• Text excerpt:
▶

Handan is a frequent and hardest hit area of atmospheric pollutants in China (Wang et al., 2014; Yang et al., 2018; Cai et al., 2021). Previous research on air pollution in Handan mainly focused on ambient, fine air-particulate matter and the soil. Zhang et al. (2021) and Cai et al. (2021) found that the industrial source was the main source of heavy metals in the soil and PM_2.5 in the Handan urban area, which account for 53.77% and 47.94%, respectively. The local industrial dust really had significant impacts on the concentration of heavy metals in the environment. Hence, in this study, the main objectives were: 1) to determine the fluxes of monthly atmospheric deposition; 2) to detect the concentration of metals (Al, Fe, Cd, Cr, Cu, Mn, Ni, Pb, Zn, and As) and calculate the heavy metals fluxes in atmospheric deposition; 3) to identify the sources of heavy metals in atmospheric deposition, quantitatively estimate the source contribution, and compare the applicability of the PMF and UNMIX; and 4) to predict the accumulation of heavy metals in atmospheric deposition for soil.

2 Material and methods

2.1 Sampling site

Handan is located in North China Plain, bordering Shandong, Henan, Shanxi, and Hebei provinces. Moreover, Handan is one of the 10 cities with the most air-polluted cities in China. The total urban area in Handan is 419 sq. km, with a resident population of 9,413,990 in 2021. Handan is characterized by a typical temperate continental climate with an average annual temperature of 13.5°C. Heavy industry is the pillar industry of Handan. In 2018, the crude steel production was 4.12 × 10⁷ t, which accounted for 17.40% of the production in the Hebei Province and 4.50% of the total steel production in China. The steel production in Handan was equivalent to the scale of Brazil. The iron and steel industry consumes a large volume of raw material and energy for producing steel, such as coal, liquefied natural gas (LNG), and liquefied petroleum gas (LPG), and discharges various types of pollutants. In order to understand the spatial distribution characteristics of atmospheric deposition in Handan, 3 deposition-monitoring stations were established from a variety of functional zones: KY, DW, and HG, which represent education area, residential area, and industrial area, respectively (Figure 1). KY was located on the roof of the experimental building of Hebei University of Engineering (N36.57°, E114.50°), at 18 m above ground level. There are universities such as Hebei University of Engineering, Handan University, and Handan Polytechnic College near KY, which represents education area. DW was on the roof of the China Unicom Building (DW, N36.61°, E114.53°), about 160 m far away from heavy-traffic roads, where there were residential areas, restaurants, and shopping malls in the surrounding area. Thus, DW represents the residential area of Handan. HG was at the top floor of the sewage treatment station of HBIS Group HanSteel Company (N36.60°, E114.44°) at a height of about 15 m from the ground. There were some heavy industrial enterprises such as steel smelter, coking plant, and metallurgical machinery factory in the surrounding area of HG, which represents the industrial area.

◀

In the text on atmospheric deposition in Handan, which functional zone does the HG monitoring station represent?

• Stored entries:
▶

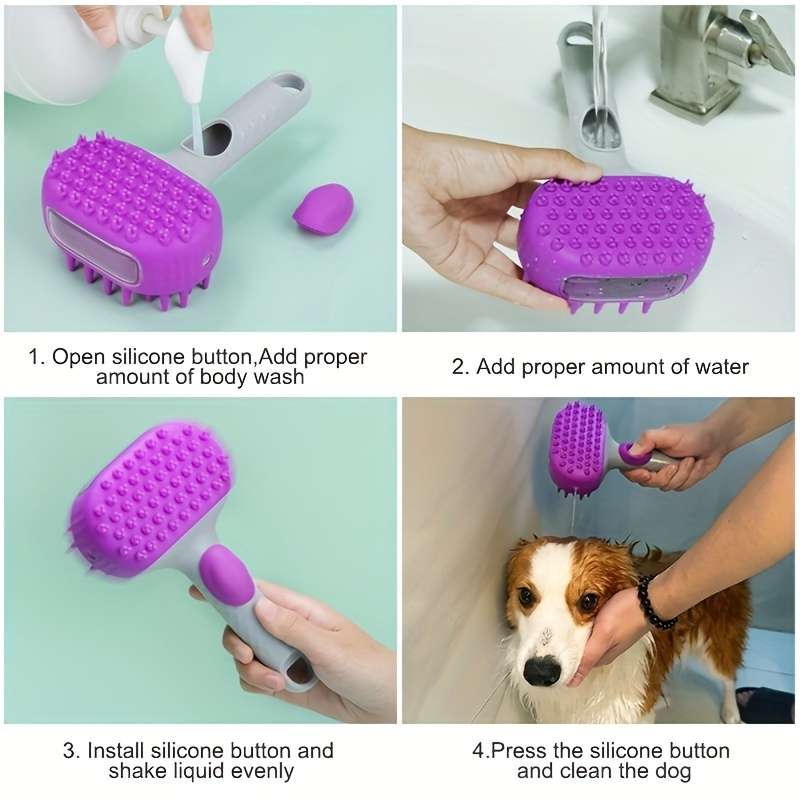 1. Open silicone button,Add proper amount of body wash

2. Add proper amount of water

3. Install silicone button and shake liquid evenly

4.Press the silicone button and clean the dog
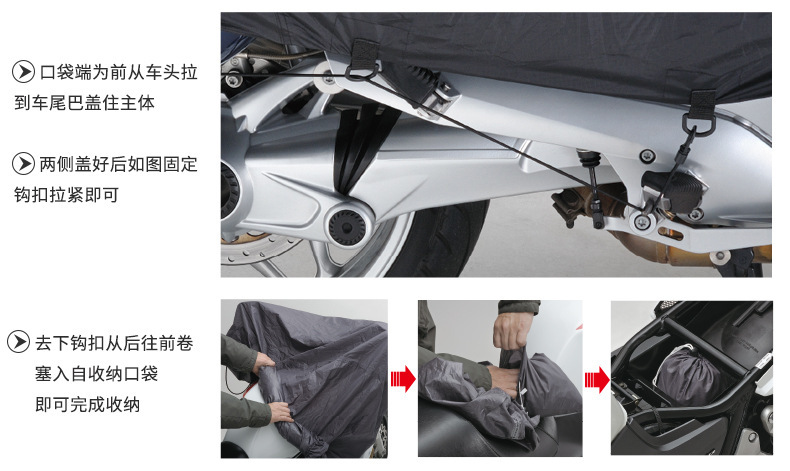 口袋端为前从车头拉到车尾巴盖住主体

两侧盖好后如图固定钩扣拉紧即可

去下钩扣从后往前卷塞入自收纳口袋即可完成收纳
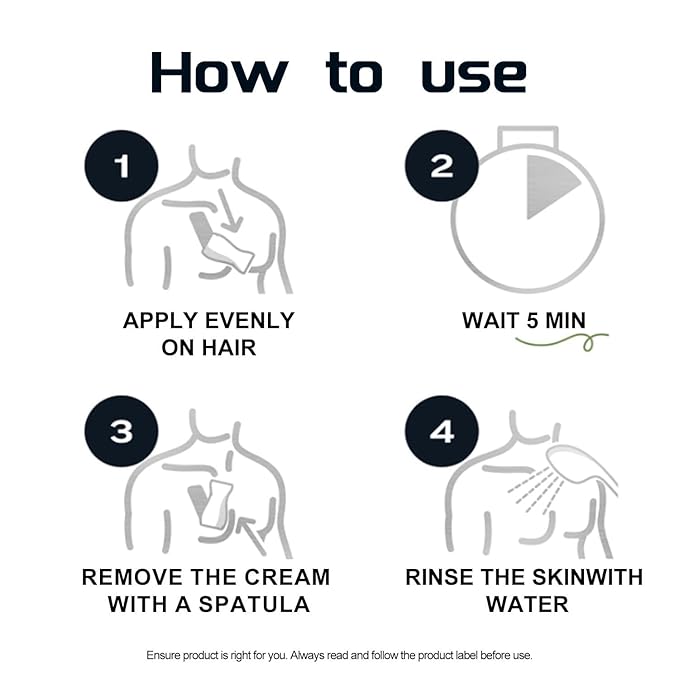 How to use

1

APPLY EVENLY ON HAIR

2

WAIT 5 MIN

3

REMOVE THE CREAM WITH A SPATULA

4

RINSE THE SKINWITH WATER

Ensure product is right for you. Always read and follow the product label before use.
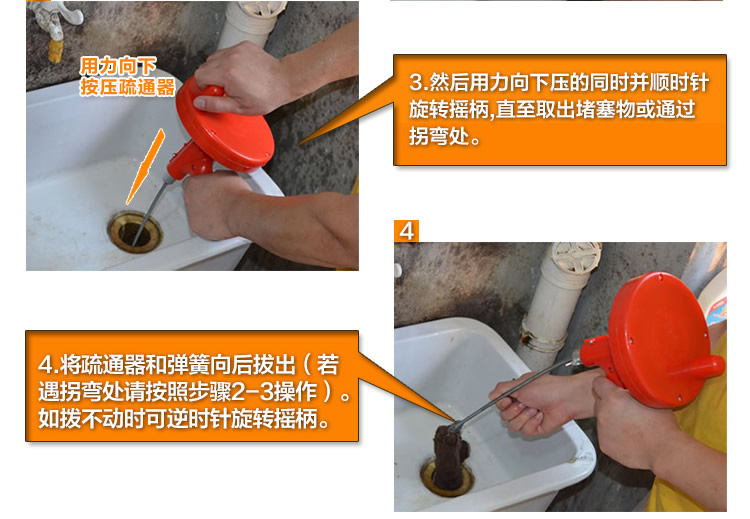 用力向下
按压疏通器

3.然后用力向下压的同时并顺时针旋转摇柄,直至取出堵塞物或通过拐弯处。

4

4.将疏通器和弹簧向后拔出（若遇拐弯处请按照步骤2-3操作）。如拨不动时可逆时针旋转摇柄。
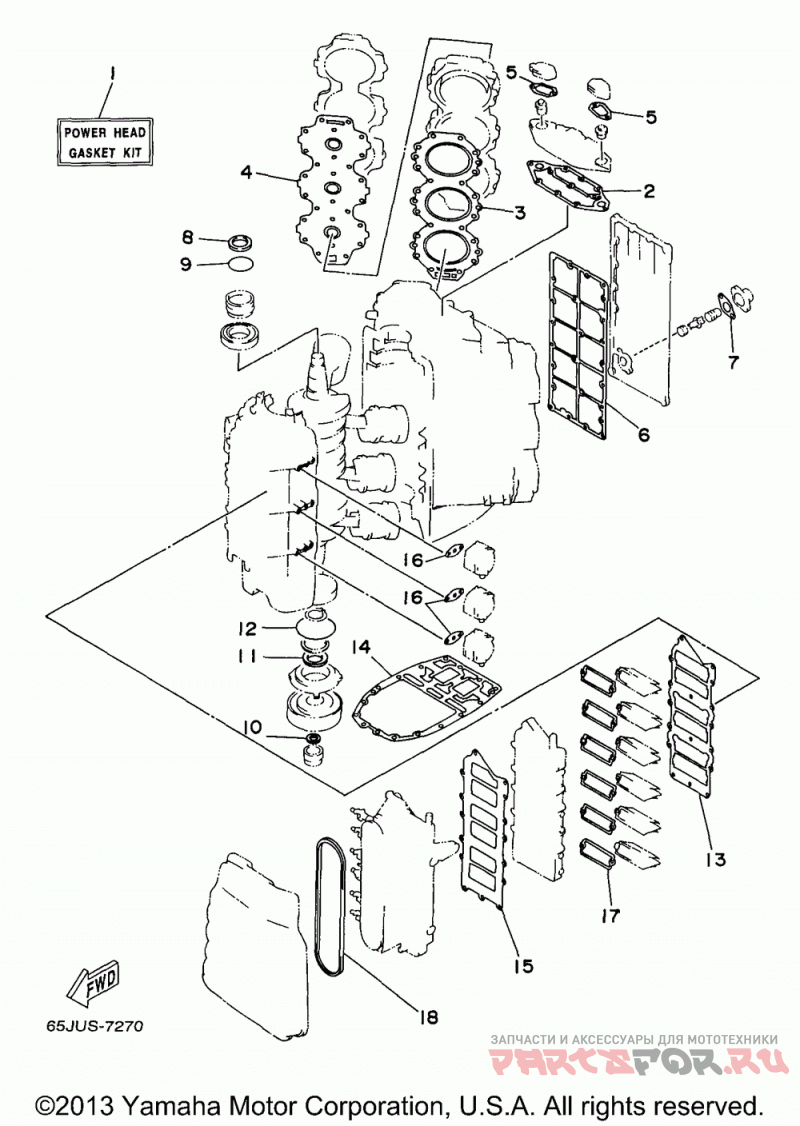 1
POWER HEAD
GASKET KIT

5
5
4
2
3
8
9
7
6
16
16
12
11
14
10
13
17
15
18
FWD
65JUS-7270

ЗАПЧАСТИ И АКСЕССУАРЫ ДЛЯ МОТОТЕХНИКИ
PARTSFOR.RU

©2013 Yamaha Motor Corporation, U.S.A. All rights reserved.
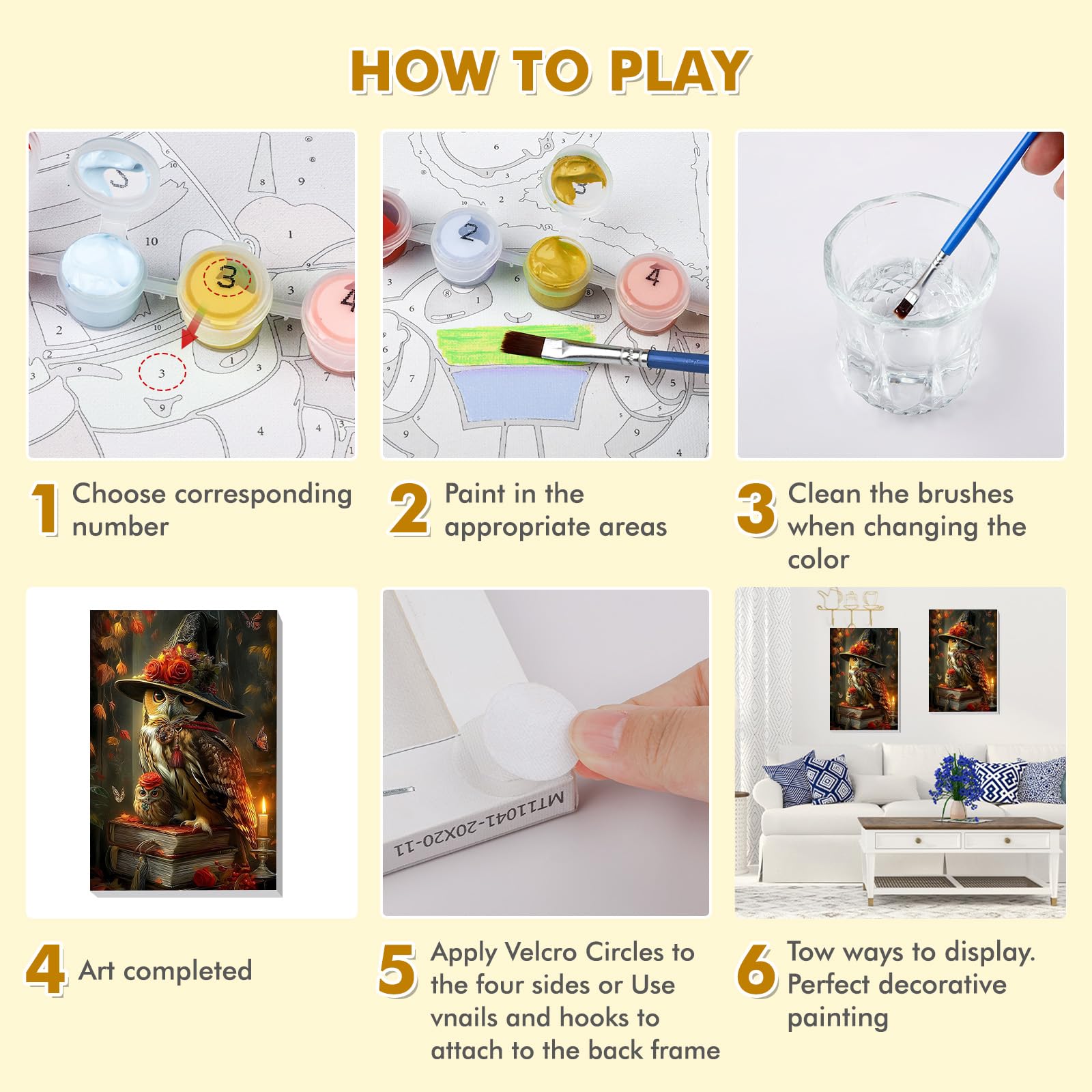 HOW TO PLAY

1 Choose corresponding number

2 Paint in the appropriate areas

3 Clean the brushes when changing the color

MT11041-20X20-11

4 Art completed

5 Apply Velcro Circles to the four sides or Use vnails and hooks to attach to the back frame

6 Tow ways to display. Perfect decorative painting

◀
▶

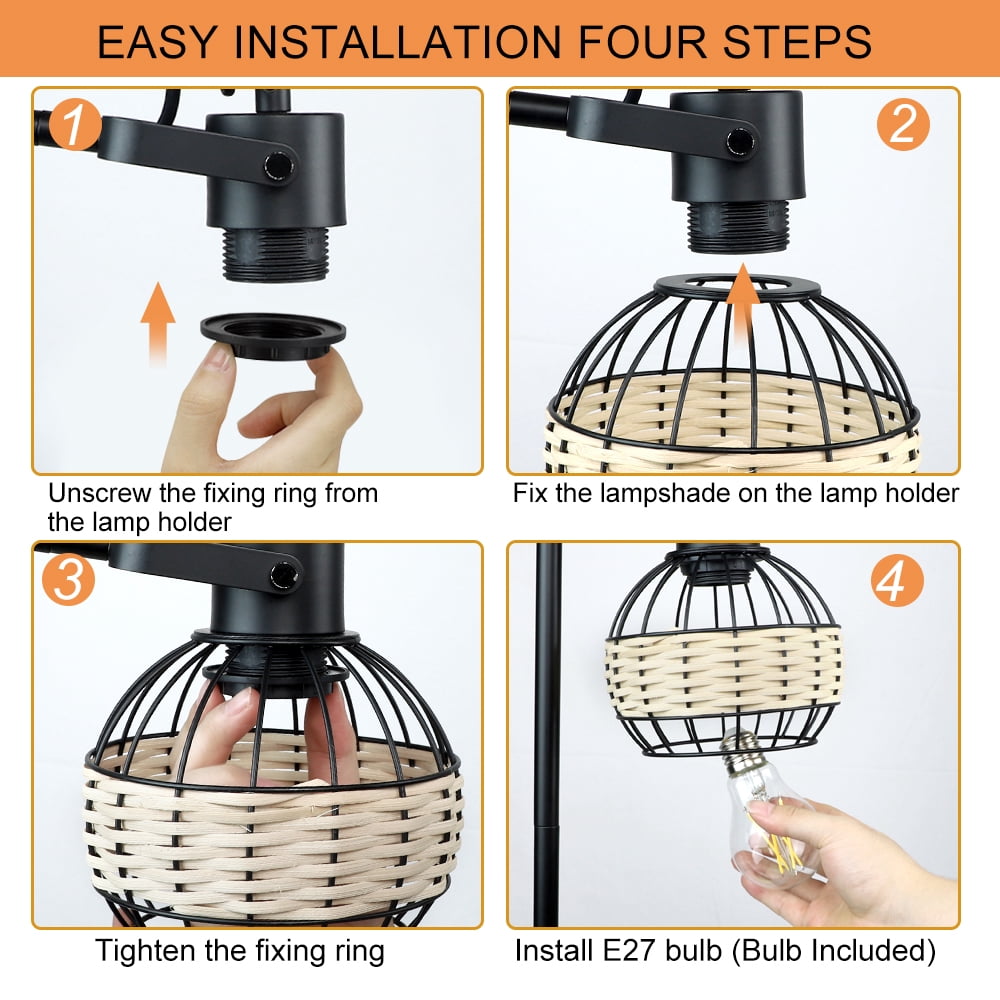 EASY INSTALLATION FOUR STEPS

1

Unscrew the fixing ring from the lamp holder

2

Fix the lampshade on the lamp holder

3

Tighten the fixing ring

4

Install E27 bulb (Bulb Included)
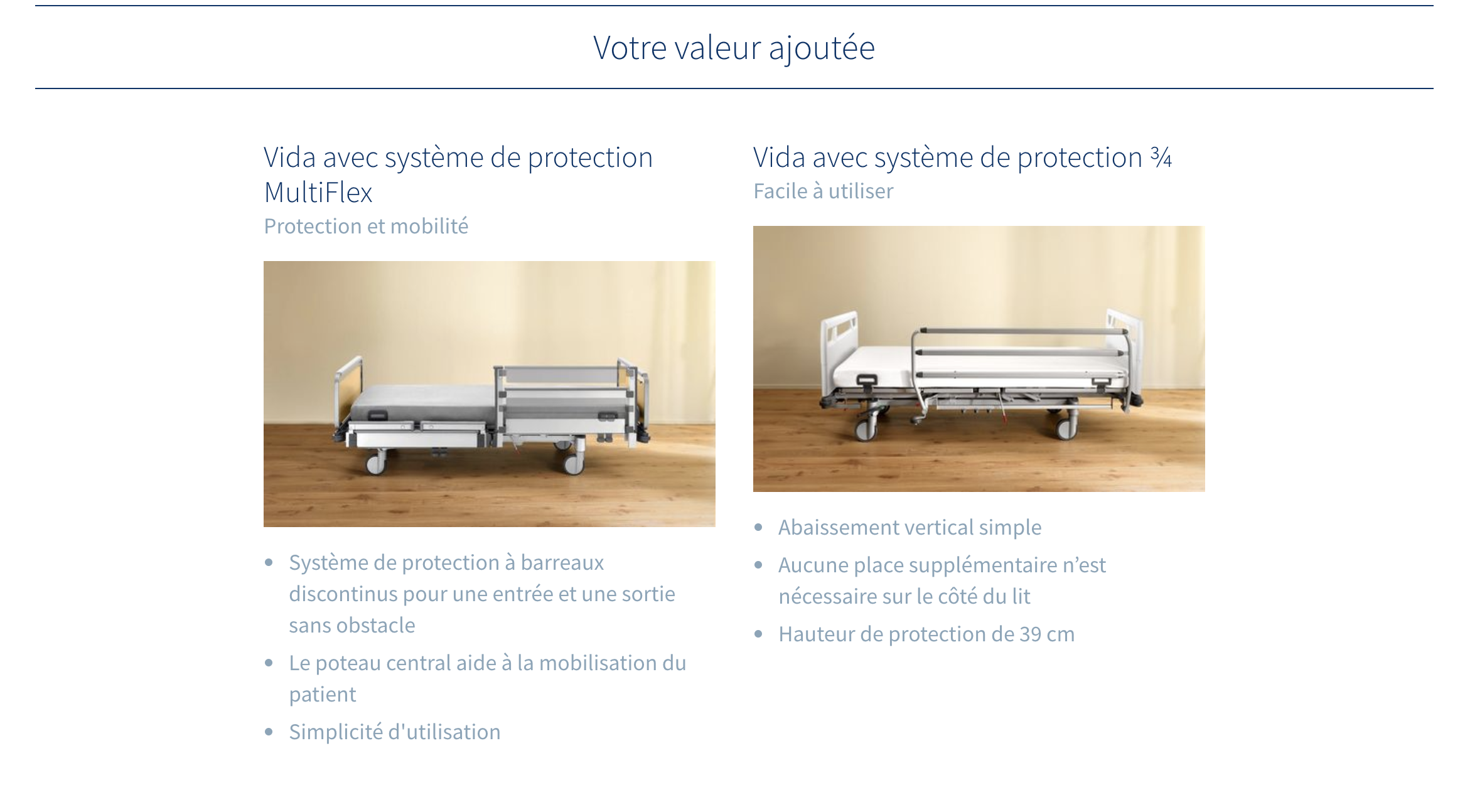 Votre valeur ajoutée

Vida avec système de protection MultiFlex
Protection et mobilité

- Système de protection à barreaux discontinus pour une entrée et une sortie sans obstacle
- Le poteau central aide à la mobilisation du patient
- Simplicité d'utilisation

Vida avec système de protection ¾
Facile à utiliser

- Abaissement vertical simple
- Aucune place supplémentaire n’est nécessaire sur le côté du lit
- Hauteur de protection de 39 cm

◀

• Answer to the problem: The industrial area.